После четырех часов я спустился в подвал дорогого многоквартирного дома в Гюмюшсую. Ржавые счетчики всех двенадцати квартир скрипели, как старые стиральные машины, в самом темном и дальнем углу узкого, пыльного коридора. Я спросил привратника:
– В одиннадцатой кто-нибудь дома?
– Хозяйка, – сказал привратник. – Эй, братец, что ты делаешь, не отключай их!

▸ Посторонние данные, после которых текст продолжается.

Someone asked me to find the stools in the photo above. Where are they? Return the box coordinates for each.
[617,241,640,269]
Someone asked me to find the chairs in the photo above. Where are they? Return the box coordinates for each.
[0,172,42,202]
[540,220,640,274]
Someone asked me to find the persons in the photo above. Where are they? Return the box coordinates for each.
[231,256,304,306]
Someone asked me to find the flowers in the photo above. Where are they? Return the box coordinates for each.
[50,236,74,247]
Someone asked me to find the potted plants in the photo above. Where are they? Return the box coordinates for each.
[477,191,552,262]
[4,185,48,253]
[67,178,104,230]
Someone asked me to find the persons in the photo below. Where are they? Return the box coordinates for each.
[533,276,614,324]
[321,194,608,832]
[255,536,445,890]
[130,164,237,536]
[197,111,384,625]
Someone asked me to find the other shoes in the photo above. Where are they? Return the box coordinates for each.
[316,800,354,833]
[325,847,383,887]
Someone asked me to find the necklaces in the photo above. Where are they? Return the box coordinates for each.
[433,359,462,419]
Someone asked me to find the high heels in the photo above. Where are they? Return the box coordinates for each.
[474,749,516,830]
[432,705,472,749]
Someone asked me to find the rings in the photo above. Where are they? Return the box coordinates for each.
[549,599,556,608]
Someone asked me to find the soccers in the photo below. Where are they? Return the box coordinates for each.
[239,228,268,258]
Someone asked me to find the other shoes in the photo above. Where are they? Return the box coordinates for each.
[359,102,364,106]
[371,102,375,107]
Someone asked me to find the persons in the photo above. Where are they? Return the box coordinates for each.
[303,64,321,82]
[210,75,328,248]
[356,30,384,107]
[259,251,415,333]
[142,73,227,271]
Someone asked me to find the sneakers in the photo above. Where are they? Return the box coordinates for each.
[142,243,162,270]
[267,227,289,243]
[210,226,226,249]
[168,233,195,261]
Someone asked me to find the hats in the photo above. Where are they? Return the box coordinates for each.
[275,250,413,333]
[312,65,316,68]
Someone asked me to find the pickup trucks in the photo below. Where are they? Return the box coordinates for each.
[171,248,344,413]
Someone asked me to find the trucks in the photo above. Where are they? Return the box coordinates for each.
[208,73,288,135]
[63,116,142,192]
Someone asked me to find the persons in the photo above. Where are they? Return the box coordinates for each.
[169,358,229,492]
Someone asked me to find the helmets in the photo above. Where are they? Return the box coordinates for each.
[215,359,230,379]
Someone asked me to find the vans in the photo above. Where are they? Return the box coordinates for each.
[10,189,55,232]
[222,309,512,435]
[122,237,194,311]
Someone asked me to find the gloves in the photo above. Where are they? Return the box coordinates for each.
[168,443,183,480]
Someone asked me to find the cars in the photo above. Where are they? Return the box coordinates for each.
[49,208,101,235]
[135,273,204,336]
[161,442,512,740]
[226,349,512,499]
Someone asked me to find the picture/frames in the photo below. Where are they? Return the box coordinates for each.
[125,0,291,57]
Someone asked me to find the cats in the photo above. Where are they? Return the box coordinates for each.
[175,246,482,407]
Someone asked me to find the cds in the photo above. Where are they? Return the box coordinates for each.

Я не слушал его. У меня заняло меньше двух минут достать из своей сумки для инструментов отвертку, пару кусачек и пару специальных гаечных ключей. Счетчик квартиры номер одиннадцать перестал трещать.
– Поднимись наверх примерно через десять минут, – велел я привратнику. – Скажи, что я поблизости и что ты знаешь, где меня найти. Я буду в кофейне внизу спуска.
Пятнадцать минут спустя привратник пришел в кофейню и поведал, что ханым-эфенди очень расстроена и ждет меня. «Скажи ей, что я занят, но постараюсь зайти попозже», – ответил я. Однако задумался. Зимой темнота наступает очень рано.
– Господин, ханым-эфенди очень обеспокоена. Она ждет гостей вечером, – продолжал привратник.
Естественно, люди всегда беспокоятся, когда им отключают электричество. Жены звонят мужьям; кто-то становится агрессивным, кто-то использует мягкий подход. Некоторые без всяких рассусоливаний предлагают взятку: «Может быть, я могу заплатить штраф вам прямо сейчас наличными?» Когда вы отвергаете их предложение, они поднимают цену. У дамы из одиннадцатой квартиры накопился большой долг за свет, а с учетом инфляции он вырос в двадцать раз. Так что если ей не удастся убедить меня, то ей с мужем и детьми предстоит провести десять самых холодных дней зимы без света.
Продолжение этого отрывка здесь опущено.